** Material for the task follows **

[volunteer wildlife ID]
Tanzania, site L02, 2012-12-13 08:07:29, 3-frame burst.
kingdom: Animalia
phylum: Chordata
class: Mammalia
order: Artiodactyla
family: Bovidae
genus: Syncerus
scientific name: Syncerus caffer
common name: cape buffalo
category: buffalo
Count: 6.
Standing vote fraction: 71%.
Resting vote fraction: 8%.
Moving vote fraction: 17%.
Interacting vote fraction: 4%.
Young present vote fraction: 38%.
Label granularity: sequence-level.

** End of Material for the task **

### Prompt
Where the word "vote" appears in a line of the entries, copy that line.

### Response box
Standing vote fraction: 71%.
Resting vote fraction: 8%.
Moving vote fraction: 17%.
Interacting vote fraction: 4%.
Young present vote fraction: 38%.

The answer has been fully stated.